I quote directly below from a briefing from ‘20’s plenty for us'

"When looking at 20mph as an area-wide implementation there will be a mix of average pre-speeds. In the past it is true that implementations have often excluded roads with pre-speeds above 24mph or where they have included them have resorted to physical calming.

However in the last 5 years there have been a developing practice of including faster roads without using physical calming. On such roads reductions have been found of 5-6 mph which whilst not ensuring compliance have resulted in a considerable reduction of risk to road users and a far greater sense of place and comfort for pedestrians and cyclists.

See our briefing at

And so whilst early implementations of signage without physical calming and excluding faster roads  showed small reductions in average speed, later introductions are showing much larger overall reductions and this is skewed to larger reduction on the faster roads with greater volumes of traffic and motor/cycle/pedestrian conflict. Hence the “old” view of slow roads only unless accompanied by physical calming is changing to “community-wide regardless of pre-speed”.

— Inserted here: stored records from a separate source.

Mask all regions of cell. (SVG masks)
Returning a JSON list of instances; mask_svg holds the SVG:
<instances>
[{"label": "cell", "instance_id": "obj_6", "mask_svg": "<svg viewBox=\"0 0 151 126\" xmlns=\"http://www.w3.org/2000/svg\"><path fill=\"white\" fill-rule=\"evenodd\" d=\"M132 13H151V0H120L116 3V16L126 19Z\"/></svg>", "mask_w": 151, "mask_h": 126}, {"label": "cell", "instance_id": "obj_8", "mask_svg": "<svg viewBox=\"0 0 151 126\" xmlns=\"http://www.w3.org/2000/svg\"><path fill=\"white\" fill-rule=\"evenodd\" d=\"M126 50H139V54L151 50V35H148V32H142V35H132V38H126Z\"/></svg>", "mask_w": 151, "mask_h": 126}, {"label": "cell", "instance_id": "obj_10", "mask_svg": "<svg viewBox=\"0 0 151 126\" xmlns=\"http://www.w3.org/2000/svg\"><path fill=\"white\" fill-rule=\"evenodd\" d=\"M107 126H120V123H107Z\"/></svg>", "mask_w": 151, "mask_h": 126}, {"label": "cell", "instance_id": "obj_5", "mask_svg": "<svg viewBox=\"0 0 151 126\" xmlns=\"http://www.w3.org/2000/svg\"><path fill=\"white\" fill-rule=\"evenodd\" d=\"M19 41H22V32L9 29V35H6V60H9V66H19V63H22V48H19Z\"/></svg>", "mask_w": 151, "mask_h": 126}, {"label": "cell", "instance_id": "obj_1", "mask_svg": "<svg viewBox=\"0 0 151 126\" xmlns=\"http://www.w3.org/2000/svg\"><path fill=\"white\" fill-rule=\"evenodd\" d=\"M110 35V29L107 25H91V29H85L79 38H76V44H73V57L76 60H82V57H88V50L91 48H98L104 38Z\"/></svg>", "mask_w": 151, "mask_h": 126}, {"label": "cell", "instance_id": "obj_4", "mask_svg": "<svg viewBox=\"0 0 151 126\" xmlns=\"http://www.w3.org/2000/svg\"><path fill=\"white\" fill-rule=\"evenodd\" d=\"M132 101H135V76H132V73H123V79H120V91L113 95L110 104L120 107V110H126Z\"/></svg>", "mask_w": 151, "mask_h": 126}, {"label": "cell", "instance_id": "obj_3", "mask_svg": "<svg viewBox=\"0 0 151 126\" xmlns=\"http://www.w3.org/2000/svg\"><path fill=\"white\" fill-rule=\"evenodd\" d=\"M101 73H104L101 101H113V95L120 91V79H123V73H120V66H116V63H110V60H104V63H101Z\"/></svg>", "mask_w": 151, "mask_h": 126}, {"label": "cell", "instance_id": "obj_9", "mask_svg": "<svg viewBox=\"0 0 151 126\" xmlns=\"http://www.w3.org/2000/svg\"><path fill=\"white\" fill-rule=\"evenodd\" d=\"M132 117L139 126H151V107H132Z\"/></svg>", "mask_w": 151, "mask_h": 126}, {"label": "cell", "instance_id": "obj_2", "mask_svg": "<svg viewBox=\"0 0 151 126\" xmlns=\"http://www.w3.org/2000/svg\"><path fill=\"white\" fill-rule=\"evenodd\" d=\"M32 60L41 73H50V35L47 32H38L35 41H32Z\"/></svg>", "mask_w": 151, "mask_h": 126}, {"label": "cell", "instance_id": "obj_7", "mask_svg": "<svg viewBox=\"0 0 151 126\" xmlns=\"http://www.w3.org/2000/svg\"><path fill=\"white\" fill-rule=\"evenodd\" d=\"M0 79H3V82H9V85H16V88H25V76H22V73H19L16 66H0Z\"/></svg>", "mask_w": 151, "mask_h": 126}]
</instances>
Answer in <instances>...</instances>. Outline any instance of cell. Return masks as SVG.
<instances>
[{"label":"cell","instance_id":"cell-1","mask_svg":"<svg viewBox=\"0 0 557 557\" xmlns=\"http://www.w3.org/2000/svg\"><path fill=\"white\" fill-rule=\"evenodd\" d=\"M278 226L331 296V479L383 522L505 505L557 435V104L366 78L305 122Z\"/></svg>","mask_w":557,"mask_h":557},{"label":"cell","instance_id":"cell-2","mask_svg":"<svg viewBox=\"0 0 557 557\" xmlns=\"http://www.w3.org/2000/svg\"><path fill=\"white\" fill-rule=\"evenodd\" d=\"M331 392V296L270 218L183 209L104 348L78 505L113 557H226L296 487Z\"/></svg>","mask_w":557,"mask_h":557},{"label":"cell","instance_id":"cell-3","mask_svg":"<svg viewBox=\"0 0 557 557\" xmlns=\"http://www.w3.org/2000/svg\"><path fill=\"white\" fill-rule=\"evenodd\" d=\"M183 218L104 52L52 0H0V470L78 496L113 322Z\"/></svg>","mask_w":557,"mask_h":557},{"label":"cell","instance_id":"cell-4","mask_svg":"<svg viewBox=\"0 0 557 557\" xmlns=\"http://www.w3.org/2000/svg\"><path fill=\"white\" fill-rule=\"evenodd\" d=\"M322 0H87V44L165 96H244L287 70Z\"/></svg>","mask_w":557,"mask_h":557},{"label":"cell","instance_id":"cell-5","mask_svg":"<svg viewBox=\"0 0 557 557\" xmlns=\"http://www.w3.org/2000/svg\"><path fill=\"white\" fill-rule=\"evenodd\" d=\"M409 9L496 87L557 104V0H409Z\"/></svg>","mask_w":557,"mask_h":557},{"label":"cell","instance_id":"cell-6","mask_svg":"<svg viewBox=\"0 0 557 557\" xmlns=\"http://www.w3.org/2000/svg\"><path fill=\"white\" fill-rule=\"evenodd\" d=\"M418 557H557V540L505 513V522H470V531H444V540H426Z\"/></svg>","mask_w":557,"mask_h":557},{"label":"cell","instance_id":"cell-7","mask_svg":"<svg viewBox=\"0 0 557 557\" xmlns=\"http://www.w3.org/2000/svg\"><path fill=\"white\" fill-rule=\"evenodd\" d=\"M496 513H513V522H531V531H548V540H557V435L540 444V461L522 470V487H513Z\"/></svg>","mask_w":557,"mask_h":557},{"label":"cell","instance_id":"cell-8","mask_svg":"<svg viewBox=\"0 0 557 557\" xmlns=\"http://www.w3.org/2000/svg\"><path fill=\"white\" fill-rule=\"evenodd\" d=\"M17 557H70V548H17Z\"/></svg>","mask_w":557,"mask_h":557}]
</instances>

There is absolutely no requirement by Government to take engineering measures if pre-speeds are above 24 mph. All the DfT guidance says is that schemes where av speeds are already 24mph or below are most likely to achieve compliance. The 01/2013 guidance actually references the application of 20mph limits in Portsmouth where pre-speeds were above 24mph (Para 92). It also suggests actions that highways can take to increase compliance in such streets and these include additional signage, vehicle activated signs, safety cameras as well as light-touch engineering. The latter can include lane width reduction, removal of centre white lines, addition of mandatory cycle lanes, etc.